Because more than anything, Fast & Furious is a franchise for the Internet, taking figures who have somehow become positively transformed into human memes and letting them destroy things with abandon. Fans raised with high levels of genre awareness can pick up on all of the elements being run together, and marvel at both the professional execution and the sheer WTF silliness. The spectacle not-so-subtly masks a core that's deeply, profoundly conservative — a series of statements about the value of relationships and "family," a word that's uttered a lot. As much as the crew gets into illegal activity, they rely on each other and care about each other, which makes their criminal status unimportant. It renders them worthy of victory within the world of the films, making the crew an extended Toretto family rather than simply a collection of self-interested thieves.

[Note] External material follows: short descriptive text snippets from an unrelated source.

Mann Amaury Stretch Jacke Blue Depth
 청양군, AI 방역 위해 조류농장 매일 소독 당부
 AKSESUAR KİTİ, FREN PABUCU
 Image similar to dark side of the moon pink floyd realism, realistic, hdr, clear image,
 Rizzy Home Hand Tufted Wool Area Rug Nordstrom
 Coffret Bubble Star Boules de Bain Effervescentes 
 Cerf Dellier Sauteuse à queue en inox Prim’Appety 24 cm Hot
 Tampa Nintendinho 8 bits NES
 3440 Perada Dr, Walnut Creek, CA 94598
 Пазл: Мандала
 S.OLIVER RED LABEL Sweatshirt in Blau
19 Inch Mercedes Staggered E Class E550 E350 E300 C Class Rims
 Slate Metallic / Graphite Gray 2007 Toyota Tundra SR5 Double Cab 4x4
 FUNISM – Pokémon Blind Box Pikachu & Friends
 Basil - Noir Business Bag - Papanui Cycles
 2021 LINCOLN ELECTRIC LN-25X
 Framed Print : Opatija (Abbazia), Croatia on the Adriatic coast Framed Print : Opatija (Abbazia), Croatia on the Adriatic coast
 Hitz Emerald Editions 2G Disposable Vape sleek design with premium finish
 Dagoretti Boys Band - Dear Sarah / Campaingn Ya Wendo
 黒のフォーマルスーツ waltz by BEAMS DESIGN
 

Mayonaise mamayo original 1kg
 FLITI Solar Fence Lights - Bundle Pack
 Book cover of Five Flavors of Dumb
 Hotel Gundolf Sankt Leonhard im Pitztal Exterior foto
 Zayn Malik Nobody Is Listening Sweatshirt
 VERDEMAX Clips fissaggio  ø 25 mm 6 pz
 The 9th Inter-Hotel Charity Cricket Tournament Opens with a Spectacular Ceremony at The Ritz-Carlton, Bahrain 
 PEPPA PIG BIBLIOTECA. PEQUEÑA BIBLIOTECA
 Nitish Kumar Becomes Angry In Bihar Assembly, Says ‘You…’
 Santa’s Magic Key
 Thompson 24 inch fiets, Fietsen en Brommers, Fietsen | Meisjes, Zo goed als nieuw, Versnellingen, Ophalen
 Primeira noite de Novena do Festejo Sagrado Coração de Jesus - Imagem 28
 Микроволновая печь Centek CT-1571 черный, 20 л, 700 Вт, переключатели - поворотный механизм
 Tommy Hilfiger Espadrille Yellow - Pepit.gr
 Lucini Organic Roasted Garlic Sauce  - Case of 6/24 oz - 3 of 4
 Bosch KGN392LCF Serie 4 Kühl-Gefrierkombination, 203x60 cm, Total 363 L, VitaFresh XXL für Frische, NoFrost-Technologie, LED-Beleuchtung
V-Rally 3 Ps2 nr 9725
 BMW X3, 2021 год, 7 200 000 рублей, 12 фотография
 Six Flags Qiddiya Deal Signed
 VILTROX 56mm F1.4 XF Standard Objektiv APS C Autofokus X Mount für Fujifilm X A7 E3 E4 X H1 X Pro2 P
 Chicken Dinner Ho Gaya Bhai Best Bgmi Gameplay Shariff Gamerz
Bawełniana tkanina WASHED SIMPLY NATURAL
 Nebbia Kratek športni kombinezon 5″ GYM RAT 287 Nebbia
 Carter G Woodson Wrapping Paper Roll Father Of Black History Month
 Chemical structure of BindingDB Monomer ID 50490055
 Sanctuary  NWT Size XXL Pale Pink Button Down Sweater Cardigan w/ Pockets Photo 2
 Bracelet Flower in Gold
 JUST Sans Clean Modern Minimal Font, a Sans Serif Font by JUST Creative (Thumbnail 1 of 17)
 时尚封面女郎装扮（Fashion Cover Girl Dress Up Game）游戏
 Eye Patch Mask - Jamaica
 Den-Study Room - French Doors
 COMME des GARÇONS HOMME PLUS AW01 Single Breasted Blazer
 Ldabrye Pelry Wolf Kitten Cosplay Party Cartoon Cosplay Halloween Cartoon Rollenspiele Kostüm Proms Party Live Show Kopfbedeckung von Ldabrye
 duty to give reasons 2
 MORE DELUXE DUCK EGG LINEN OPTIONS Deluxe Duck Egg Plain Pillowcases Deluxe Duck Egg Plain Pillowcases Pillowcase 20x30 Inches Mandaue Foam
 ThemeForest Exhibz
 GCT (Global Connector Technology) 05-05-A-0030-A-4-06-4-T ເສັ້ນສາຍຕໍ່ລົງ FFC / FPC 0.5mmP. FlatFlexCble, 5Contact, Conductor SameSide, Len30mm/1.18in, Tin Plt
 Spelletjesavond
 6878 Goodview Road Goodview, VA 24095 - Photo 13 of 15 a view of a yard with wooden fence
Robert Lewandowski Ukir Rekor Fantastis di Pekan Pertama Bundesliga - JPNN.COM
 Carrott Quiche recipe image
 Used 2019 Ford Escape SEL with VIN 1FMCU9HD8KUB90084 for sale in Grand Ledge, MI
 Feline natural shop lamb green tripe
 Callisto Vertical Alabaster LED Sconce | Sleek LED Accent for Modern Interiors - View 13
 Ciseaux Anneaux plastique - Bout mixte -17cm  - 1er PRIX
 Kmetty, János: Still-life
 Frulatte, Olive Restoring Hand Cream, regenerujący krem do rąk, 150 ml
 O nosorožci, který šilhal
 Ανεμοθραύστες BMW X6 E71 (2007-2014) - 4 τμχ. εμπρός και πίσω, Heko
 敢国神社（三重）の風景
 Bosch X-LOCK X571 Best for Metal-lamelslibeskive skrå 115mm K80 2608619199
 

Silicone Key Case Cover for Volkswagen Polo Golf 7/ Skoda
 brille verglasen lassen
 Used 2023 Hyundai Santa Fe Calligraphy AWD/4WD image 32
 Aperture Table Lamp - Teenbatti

Above all, the assembled actors and characters of the Furious-iverse have made that bond feel genuine; it's one thing to mourn Paul Walker, who died in an unrelated car accident while filming was underway, and another to hear how "moving," as many reviews have noted, the series real/reel goodbye to him is. Filmgoers are given a reason to be invested. You want to keep rooting for these people, whether it's with ticket money or a glowing review. Sometimes, that's all you need to win.